***** SUPPLIED TEXT

Cheap, reversible, unobtrusive, safe. What more could you want?!


----------



## jlm (23/11/11)

hotchilli said:


> not saying it's legit - just saying its a calculated risk. Good point though on the 10A rated outlet though - the solution would be to replace the wall socket with a 15A rated socket which has the bonus that it will take the big earth pin - they also sell these at Bunnings for about $10 (and I'll bet the only difference between the 10A outlet and the 15A outlet is the size of the earth pin).



No. There are a lot more things to consider (you've made no mention at all of rcd protection, and while we're at it there's a nice little thing called earth fault loop impedance which has to be considered for the rcd to operate effectively.....I wonder what that 15A element of yours is housed in?.....) than the size of an earth pin. Mikk has elaborated more on what I said earlier about switchboard type and location. Post a pic of your switchboard crusty and myself or someone else will let you know what's possible.


----------



## Malted (23/11/11)

hughman666 said:


> Amen, this is why I'm now looking at the 20L. The reason I do 50L at this stage is that brewing, cleaning etc in a 3 vessel system is something I only want to do once a month.

**********
***** SUPPLIED INFORMATION

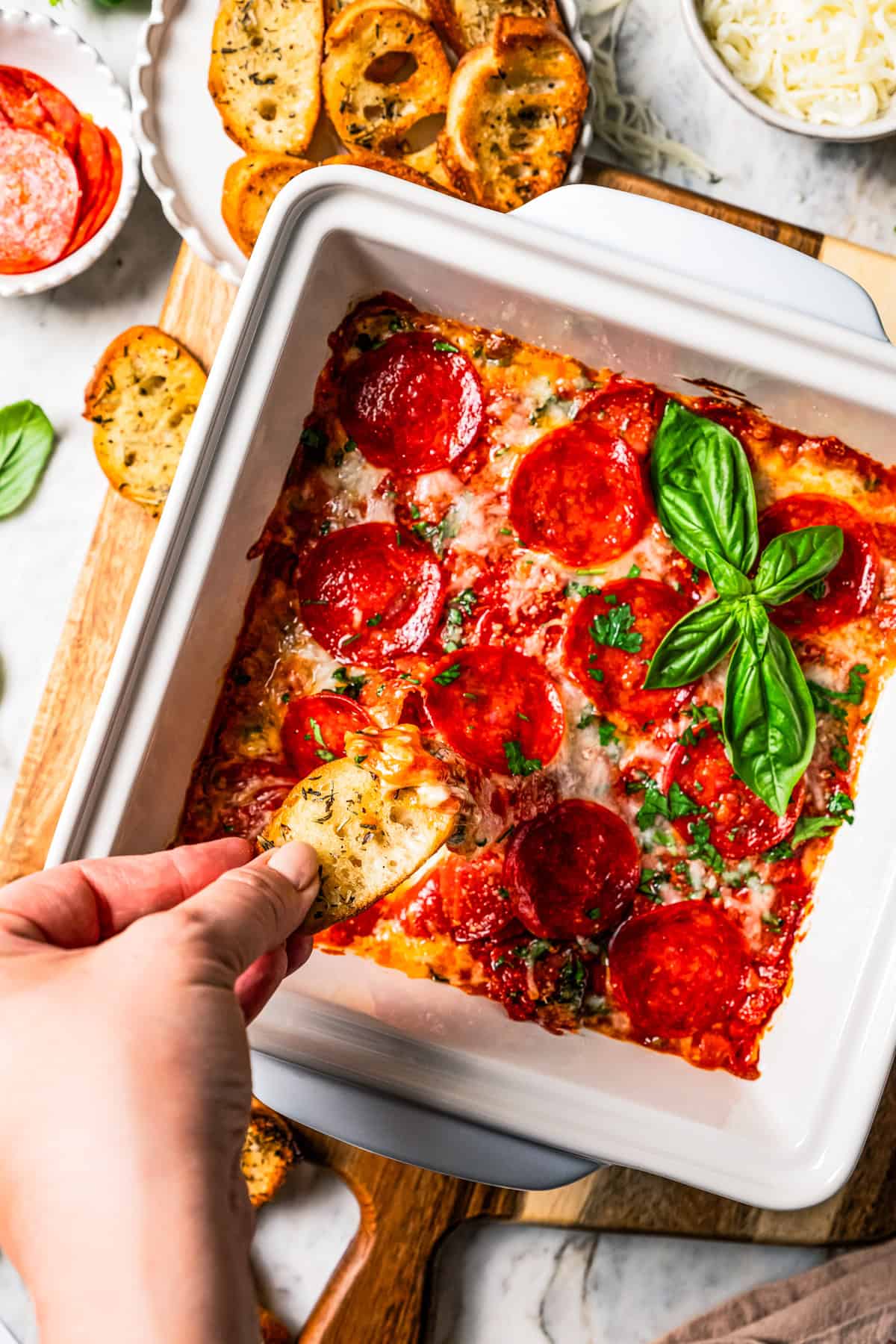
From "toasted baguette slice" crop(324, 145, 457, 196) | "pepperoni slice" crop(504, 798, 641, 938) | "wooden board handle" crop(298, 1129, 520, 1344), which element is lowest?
"wooden board handle" crop(298, 1129, 520, 1344)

**********

### THE TASK
In the forum thread about wall sockets, what price does hotchilli say Bunnings charges for a 15A rated socket?

### SOLUTION
About $10.